Daily business without blocking

Security teams cannot realistically prevent employees from using AI tools. However, the challenge is clear. How can security teams allow AI adoption while ensuring sensitive data for their organizations?

Accept that sensitive data is used

Employees inevitably interact with AI in a way that includes sensitive data. Instead of responding after a violation, organizations should actively delete sensitive data before they are shared. It’s like offering bumpers at a bowling alley. Continue the game, ensuring that Guardrail is in place. By integrating solutions such as data detection and response (DDR) at the time of entry, organizations can prevent the exposure of regulated data without adding friction to their workflows.

Security needs to cooperate rather than oppose business operations.

Traditional Data Loss Prevention (DLP) solutions often completely block AI tools and irritate employees who rely on them for efficiency. This causes employees to use unauthorized AI services without security supervision. Instead of creating obstacles, security teams should enable safe AI use through aggressive risk mitigation. Detailed solutions like Votiro offer alternatives by sanitizing files before reaching AI models, masking sensitive data, and allowing employees to work freely while ensuring ongoing compliance with complex and evolving data regulations.

How to protect your votes

Security cannot be an afterthought for businesses to fully embrace AI. While traditional security strategies focus on responses to violations, at Genai, prevention is the only viable approach.

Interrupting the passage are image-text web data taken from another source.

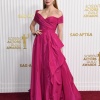 Filename=jessica_0071.jpg
Filesize=690KiB
Dimensions=1475x2048
Date added=Mar 05, 2026 jessica_0071.jpg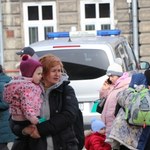 Jak mądrze pomagać uchodźcom z Ukrainy?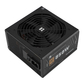Блок питания Thermalright TR-SG 850S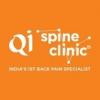 https://www.mncjobsindia.com/company/qi-spine-clinic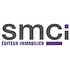 SMCI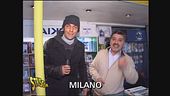 Tessere telefoniche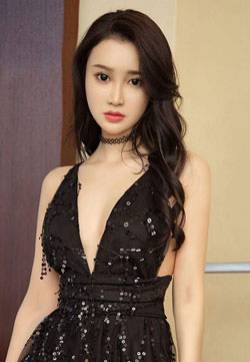 亚洲美女模特摄影王琳安娜杨茗琪David杜花花沈冰美熙春日特典2高清妹子写真集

Sensitive data is already being fed into AI models. In many cases, the entire organization is not aware of the risk. This requires a transition from reactive defense to aggressive security to prevent data leakage.

Active Data Masking: Votiro automatically discovers, identifies and masks unstructured data while still moving. This approach allows security teams to prevent unintended exposure of customer records, employee data, and unique business information across multiple channels. All this is done using fine-grained security controls from each organization.

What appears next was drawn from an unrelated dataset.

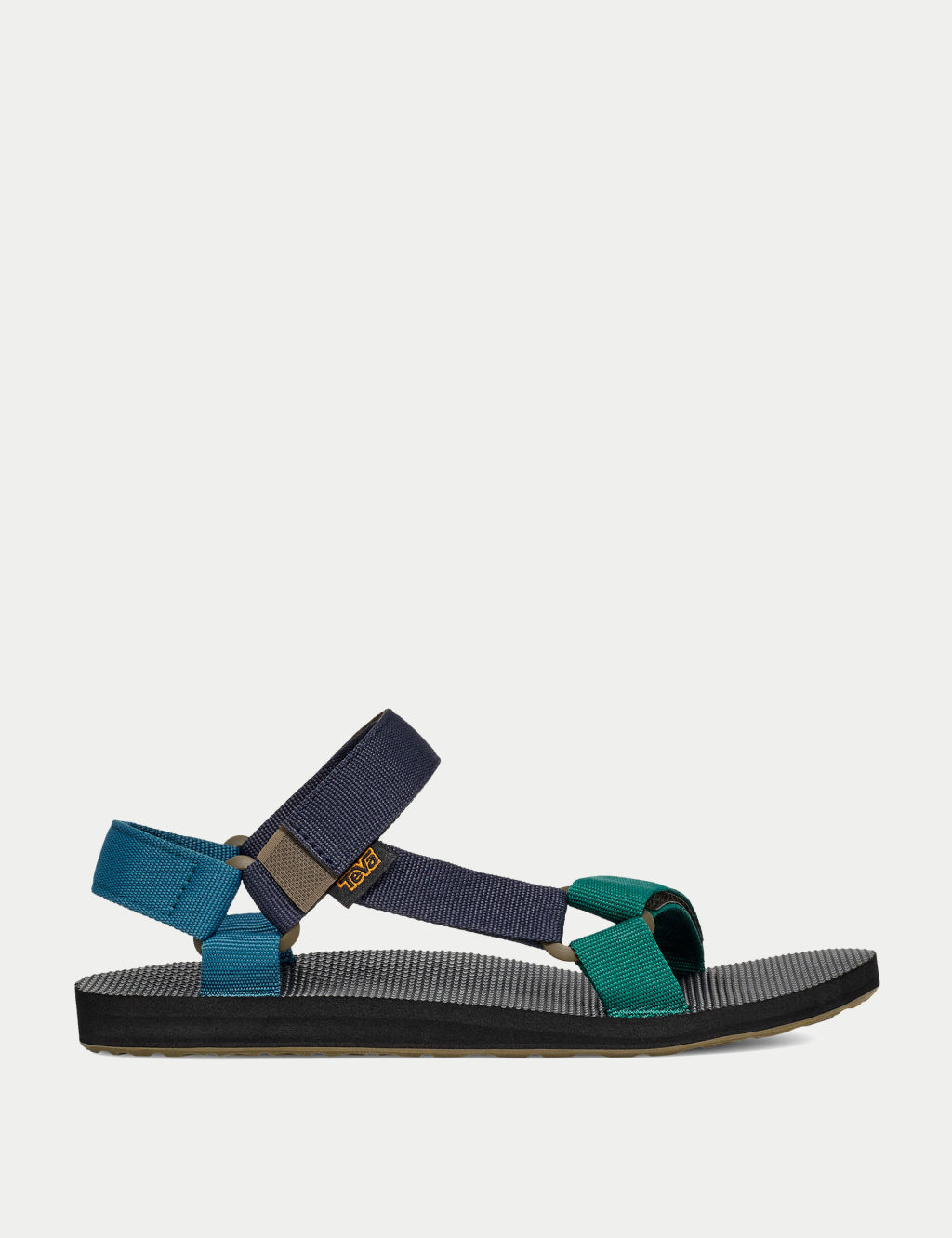 Original Universal Riptape Sandals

Advanced CDR: At the same time, Potiro actively neutralizes file-mediated threats using its proprietary file sanitization technology. This eliminates zero-day malware, embedded scripts, and exploits before the AI ​​model handles it. Votiro’s intelligent reconfiguration process also leaves the file functionality intact, preventing users from losing productivity along the way.

When security moves from reactive to proactive, AI changes from responsibility to business accelerator. Organizations that secure AI workflows by voting can confidently unlock the lock on AI-driven innovation without fear of regulatory violations, reputational damage, or unintended exposure to data.

Key business benefits of data preparation using Votiro

AI stays here, but businesses cannot afford to ignore the security risks they implement. As employees increasingly use Genai tools for customer interaction, employee workflows and sensitive business processes, organizations need to prepare their data before entering the AI ​​model.

Minimize the risk of data leakage – Masking data during movement prevents sensitive data from being exposed to AI prompts and limits potential misuse. Protected AI Workflow – CDR ensures that all files you enter into your AI model are free of malware, ransomware, or zero-day threats. Uninterrupted Productivity – Employees are free to use AI tools without fear of being blocked by sensitive data leaks or security restrictions. Regulatory Compliance – Maintain compliance with GDPR, CCPA and industry-specific data security standards while enabling AI adoption. More Powerful AI Trusts – Executives and security leaders can confidently deploy AI, knowing that data privacy and security concerns are fully addressed.

Security should not be a barrier to innovation. Votiro allows businesses to leverage the power of AI without revealing sensitive data. Schedule a demo today to discover how Votiro can make AI data preparation a seamless experience.